Exercise 1: Reproduce verbatim the passage of the camper-buying thread below that opens with the words containing "## happiestcamper (Mar" and closes with "(Jul 13, 2009)".
Exercise 2: In the camper-buying thread below, what vehicle will be used to tow the trailer?
Exercise 3: Resume the camper-buying thread below, starting after its final sentence.

++++ Source passage ++++

# Looking for advice on what camper type/size to buy.



## Guest (Apr 13, 2010)

Hi all, newbie here, and my wife and I need a lot of advice on what camper trailer to buy. We will be traveling from Michigan via North Carolina and on to Fla. and living in it during January and February while visiting relatives. Two problems here, the wife wants all the comforts and lots of floor space, but the pull vehicle is a 2009 Ford Edge, V6, all wheel drive w/ level one tow package, limiting us, I'm sure. Dry weight capacity, according to the vehicle's handbook, is 3,000#, but I've also read 2,000#, a big discrepency. Purchase price should not exceed $10,000US.

Are fiberglass lighter? Better? Is that where we should begin looking? I'm a tent camper, but that's not an option here.

Many thanks all. I'm finding many good threads here and some really good info, but none with our specific limitations.

David


----------



## l2l (Jan 27, 2008)

Your Tow Vehicle is really going to limit you.

I would look at a larger Pop Up or maybe even a high low.


----------



## happiestcamper (Mar 6, 2008)

Welcome aboard :welcome:

You're not getting anything like the wife is describing with that tow vehicle. You're almost better off getting a Class A or C and towing the Edge behind it.


----------



## bobrussell (Jul 13, 2009)

i couldn't see doing a couple of months or more in something that i could pull behind a ford edge, i'm sure it could be done, i just wouldn't want to.

looks to me like the edge would be better suited for a pop-up or Casita Travel Trailers - America's Favorite Lightweight Travel Trailers | Lightweight, Aerodynamic, Durable, Easy-to-Tow, High-Fuel Efficiency but it sounds like your wife wants something on the lines of a fifth wheel.

anyhow, sounds like you got a lot of looking around to do, good luck and this is a good place to knock around ideas. :10220:


----------



## jackw (Jun 5, 2008)

Dave:

You really have 2 issues here. The first is the tow vehicle. I agree with 2 that you will probably have to get a pop-up (PUP). The second is the price. Unless you are planning on buying used, a PUP is about all you will find in the 10K price range. Going from MI, to FL, via N.C, you will encounter mountains. The edge will be kind of pushed even with a PUP. I used to have a 6 cylinder Ford F-150 and it slowed down going up the mountains with my old Coleman Destiny.

++++ Recorded information ++++

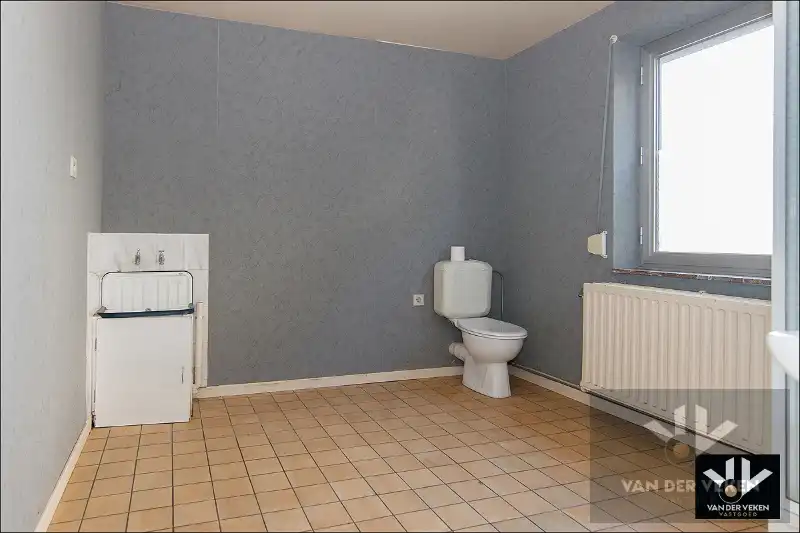 Te renoveren (uitbreidbare) woning (6% btw) met garage op een rustig gelegen perceel van +- 11are op wandelafstand van het centrum van Diepenbeek! foto 10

++++

Reply 1:
## happiestcamper (Mar 6, 2008)

Welcome aboard :welcome:

You're not getting anything like the wife is describing with that tow vehicle. You're almost better off getting a Class A or C and towing the Edge behind it.


----------



## bobrussell (Jul 13, 2009)

Reply 2: A 2009 Ford Edge, V6, all-wheel drive with a level one tow package.

Reply 3:
If you plan on camping long term, I would rethink my price range and priorities.

Good Luck

Jack


----------



## Guest (Apr 16, 2010)

hey thanks all, for your incite and for taking time to make recommendations. hopefully we'll have a prosperous year and can afford the comfort when the time comes!
thanks again,
david


----------



## kududundee (Feb 10, 2010)

We are extremely happy with our Fleetwood ,Highlander series Avalon. A lot of room , with a microwave oven stovetop refrigerator and freezer ,dual sinks , shower, toilet, central heat, airconditioner, although follow He Ruides advise about heating and cooling . In the summer a heat shield is a must for the canvas slide outs of a pop up in Florida. It also has a dinette slide out and dual axles for ease of towing. It might be heavy for you but check them out.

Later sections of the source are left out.